Collected data
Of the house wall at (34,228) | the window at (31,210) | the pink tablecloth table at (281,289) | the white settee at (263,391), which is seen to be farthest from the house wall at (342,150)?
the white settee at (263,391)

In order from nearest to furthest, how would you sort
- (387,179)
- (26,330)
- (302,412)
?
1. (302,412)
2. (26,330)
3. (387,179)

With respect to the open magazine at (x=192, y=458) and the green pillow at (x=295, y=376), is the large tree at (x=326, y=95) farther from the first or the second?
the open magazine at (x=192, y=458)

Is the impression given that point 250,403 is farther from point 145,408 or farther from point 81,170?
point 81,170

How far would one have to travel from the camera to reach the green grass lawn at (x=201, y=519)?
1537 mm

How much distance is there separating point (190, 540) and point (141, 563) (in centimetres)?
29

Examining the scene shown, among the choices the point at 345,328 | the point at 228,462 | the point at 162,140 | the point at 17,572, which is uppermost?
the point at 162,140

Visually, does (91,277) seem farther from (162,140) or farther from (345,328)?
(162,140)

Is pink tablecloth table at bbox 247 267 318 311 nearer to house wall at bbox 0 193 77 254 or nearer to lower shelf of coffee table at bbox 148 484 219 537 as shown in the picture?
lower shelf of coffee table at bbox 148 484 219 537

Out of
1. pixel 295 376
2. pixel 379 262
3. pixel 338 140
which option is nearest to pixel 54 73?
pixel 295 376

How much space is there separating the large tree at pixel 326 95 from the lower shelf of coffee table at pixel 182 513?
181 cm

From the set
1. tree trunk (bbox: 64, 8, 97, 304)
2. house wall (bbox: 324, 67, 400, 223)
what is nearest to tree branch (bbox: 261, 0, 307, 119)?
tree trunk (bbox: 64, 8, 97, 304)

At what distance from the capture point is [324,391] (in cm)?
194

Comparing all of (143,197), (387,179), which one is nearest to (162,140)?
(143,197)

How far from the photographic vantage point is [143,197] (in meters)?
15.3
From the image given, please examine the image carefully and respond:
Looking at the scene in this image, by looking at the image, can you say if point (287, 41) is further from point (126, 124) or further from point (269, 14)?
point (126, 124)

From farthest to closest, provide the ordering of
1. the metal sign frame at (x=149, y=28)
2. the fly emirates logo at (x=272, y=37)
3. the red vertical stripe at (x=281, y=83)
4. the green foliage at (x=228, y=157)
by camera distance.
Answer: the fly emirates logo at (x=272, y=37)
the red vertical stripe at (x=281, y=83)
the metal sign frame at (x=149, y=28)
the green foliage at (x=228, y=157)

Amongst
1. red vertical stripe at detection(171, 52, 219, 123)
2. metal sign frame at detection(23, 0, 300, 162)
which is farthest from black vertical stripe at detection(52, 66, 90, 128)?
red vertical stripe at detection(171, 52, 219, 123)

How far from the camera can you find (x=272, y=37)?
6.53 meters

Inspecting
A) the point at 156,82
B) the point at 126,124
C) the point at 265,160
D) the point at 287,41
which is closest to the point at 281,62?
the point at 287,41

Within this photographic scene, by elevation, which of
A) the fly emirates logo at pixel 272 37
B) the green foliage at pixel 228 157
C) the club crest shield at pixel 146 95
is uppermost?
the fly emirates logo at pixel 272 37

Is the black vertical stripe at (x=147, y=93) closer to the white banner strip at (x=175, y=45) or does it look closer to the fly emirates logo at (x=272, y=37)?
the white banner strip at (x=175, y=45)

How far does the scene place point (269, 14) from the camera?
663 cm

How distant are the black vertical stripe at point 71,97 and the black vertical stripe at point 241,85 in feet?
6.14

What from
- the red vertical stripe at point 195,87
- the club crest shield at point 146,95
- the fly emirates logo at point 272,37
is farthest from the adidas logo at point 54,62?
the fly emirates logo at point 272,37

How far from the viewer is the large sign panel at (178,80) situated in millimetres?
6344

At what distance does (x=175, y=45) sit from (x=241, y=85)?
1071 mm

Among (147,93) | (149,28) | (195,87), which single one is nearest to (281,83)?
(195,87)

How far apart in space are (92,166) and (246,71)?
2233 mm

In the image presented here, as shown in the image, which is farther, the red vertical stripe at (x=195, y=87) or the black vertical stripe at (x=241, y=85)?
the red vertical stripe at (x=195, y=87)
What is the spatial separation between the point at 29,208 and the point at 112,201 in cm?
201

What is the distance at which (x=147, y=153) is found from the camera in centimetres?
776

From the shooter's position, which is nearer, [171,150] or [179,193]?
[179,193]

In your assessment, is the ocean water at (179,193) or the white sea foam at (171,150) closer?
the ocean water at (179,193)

Given request –
Arrange the lines of the data, starting at the line that contains "In order from" and ending after the line that contains "3. (387,179)", as a Markdown table with the columns Row and Data line, skipping any blank lines. Number each row and place the line's text in the Data line column.

Final result –
| Row | Data line |
|---|---|
| 1 | In order from nearest to furthest, how would you sort |
| 2 | - (387,179) |
| 3 | - (26,330) |
| 4 | - (302,412) |
| 5 | ? |
| 6 | 1. (302,412) |
| 7 | 2. (26,330) |
| 8 | 3. (387,179) |